● EXERCISE DIRECTIONS: Starting at the line containing "What amount of space" and ending with the last entry, update the lines by replacing "closest" with "nearest" and leaving everything else unchanged. Return only those lines.

Entries in a dataset

┌────────

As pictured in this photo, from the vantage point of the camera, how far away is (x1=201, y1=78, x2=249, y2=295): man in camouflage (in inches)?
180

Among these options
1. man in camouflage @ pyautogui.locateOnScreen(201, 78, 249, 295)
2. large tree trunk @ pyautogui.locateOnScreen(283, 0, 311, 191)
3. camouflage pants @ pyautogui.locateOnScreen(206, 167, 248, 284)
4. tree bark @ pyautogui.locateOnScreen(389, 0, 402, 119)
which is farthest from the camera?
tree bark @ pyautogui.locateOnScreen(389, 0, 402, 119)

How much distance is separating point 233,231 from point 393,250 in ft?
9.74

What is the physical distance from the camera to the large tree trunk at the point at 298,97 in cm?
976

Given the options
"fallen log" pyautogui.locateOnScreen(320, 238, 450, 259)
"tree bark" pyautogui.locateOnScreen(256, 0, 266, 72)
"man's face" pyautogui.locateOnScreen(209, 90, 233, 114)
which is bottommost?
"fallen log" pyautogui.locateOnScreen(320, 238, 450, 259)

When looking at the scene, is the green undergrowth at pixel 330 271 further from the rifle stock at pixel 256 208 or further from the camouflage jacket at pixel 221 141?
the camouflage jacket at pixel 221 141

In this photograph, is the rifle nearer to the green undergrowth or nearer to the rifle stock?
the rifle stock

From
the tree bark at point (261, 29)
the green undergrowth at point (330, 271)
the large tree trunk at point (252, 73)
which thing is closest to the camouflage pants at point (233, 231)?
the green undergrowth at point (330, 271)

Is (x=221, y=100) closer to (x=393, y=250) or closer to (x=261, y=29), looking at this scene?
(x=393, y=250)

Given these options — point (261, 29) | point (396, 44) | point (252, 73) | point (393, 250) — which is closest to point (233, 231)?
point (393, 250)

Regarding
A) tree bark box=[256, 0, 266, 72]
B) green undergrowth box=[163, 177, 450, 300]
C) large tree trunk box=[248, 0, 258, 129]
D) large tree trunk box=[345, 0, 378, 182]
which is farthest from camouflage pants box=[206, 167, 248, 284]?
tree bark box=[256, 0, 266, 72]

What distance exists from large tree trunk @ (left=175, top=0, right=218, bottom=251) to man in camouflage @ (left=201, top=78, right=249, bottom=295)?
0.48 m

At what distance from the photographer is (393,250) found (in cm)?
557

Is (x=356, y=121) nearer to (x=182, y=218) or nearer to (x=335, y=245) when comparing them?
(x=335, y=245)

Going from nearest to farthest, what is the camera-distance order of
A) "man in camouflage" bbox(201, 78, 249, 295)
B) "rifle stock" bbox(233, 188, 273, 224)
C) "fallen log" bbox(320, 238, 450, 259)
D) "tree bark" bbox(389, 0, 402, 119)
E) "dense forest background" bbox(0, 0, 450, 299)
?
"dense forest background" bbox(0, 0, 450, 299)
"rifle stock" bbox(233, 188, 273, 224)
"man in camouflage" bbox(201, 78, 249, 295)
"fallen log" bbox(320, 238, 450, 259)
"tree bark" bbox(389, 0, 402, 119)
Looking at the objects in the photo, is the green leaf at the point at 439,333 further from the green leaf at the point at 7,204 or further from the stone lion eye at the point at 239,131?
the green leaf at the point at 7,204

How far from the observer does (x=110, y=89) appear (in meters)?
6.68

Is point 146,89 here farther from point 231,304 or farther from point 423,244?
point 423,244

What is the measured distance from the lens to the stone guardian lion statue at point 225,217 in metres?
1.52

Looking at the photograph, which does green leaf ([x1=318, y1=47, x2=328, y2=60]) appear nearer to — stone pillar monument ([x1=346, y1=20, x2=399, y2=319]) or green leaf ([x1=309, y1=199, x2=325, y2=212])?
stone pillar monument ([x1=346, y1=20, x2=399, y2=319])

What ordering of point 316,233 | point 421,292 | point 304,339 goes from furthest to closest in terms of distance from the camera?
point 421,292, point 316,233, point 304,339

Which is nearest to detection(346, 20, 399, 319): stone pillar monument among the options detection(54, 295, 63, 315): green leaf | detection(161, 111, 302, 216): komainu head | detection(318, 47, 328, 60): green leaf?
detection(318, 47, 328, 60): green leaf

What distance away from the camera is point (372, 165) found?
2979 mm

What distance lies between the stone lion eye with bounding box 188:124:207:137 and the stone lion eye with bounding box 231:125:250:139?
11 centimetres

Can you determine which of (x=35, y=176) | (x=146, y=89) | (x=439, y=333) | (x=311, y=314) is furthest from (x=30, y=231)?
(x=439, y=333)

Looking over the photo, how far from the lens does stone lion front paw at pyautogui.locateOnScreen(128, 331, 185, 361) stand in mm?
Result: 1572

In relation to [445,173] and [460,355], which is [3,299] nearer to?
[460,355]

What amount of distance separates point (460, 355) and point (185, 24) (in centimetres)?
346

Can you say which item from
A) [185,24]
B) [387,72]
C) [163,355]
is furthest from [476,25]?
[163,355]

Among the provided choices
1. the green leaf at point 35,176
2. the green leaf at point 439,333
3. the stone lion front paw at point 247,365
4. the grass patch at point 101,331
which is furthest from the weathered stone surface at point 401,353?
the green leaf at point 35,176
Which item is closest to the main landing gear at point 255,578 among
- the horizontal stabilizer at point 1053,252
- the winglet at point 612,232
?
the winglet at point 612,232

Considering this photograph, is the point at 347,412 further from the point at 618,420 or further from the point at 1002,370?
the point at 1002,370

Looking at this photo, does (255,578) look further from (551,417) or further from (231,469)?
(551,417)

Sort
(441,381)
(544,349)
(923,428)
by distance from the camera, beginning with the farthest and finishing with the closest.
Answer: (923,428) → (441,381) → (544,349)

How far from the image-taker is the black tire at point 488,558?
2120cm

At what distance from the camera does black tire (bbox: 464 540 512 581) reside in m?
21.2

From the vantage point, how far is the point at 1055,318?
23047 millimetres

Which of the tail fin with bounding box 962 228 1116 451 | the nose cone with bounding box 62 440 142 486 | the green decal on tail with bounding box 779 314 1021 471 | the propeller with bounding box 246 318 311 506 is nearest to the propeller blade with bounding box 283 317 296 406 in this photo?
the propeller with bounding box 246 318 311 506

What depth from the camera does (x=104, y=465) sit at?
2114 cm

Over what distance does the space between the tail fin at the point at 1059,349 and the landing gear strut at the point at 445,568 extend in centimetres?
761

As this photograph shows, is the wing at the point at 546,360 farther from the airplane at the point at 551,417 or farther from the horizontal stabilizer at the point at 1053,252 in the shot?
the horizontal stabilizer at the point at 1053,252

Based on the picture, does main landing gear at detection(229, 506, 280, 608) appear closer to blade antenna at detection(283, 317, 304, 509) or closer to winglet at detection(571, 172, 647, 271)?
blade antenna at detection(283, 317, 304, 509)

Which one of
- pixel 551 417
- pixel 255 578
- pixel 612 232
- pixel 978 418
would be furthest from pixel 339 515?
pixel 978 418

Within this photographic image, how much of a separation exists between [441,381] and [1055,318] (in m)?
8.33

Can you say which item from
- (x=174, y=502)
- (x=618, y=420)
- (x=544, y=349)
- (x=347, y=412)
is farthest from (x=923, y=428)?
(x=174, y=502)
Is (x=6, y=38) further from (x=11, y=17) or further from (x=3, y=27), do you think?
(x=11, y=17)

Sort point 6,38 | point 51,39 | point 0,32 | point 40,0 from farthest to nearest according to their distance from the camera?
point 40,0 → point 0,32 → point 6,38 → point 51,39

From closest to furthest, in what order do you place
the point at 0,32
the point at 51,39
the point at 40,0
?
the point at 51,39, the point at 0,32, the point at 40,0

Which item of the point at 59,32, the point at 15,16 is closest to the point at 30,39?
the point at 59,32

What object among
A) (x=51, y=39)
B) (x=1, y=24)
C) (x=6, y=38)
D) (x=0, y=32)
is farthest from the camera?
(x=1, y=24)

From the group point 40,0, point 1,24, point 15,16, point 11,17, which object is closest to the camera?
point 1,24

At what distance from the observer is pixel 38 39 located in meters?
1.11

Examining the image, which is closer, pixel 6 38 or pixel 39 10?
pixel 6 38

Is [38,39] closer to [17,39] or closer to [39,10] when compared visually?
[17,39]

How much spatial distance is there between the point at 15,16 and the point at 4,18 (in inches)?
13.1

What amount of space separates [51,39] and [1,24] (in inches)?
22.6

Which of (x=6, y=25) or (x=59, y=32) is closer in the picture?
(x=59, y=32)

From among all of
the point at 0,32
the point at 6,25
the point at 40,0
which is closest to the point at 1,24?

└────────

● RESULT:
What amount of space separates [51,39] and [1,24] (in inches)?
22.6

Which of (x=6, y=25) or (x=59, y=32) is closer in the picture?
(x=59, y=32)

From among all of
the point at 0,32
the point at 6,25
the point at 40,0
which is nearest to the point at 1,24?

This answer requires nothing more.